To find the equation of a line perpendicular to a given line, we first need to determine the slope of the given line. In this case, the given line has the form y = mx + b, where m is the slope and b is the y-intercept. From the equation y = -8x + 8, we can see that the slope is -8.
Since we want to find a line perpendicular to the given line, we need to take the negative reciprocal of the slope. The negative reciprocal of -8 is 1/8. Therefore, the slope of the desired line is 1/8.
Now, let's find the y-intercept of the desired line. We are told that the y-intercept of the desired line is 2 units below the y-intercept of the given line. The y-intercept of the given line is 8. So, 2 units below that would be 8 - 2 = 6. Therefore, the y-intercept of the desired line is 6.
Putting this information together, the equation of the line perpendicular to y = -8x + 8 with a y-intercept 2 units below is y = (1/8)x + 6.

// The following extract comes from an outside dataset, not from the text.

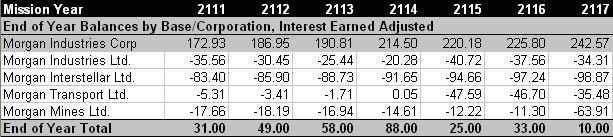 2117endFinances.JPG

To find the point where the two equations cross each other, we set the two equations equal to each other and solve for x and y:
-8x + 8 = (1/8)x + 6
To solve for x, we can add 8x and subtract 6 from both sides of the equation:
-8x - (1/8)x = 6 - 8
-64/8x - 1/8x = -2
-65/8x = -2
Now, multiply both sides by -8/65 to isolate x:
x = (-2)(-8/65)
x = 16/65
To find the value of y, we substitute this value of x back into either of the original equations. Let's use y = -8x + 8:
y = -8(16/65) + 8
y = -128/65 + 8
To simplify this expression, we find a common denominator for the two fractions:
y = (-128 + 520)/65
y = 392/65
Therefore, the two equations intersect at the point (16/65, 392/65).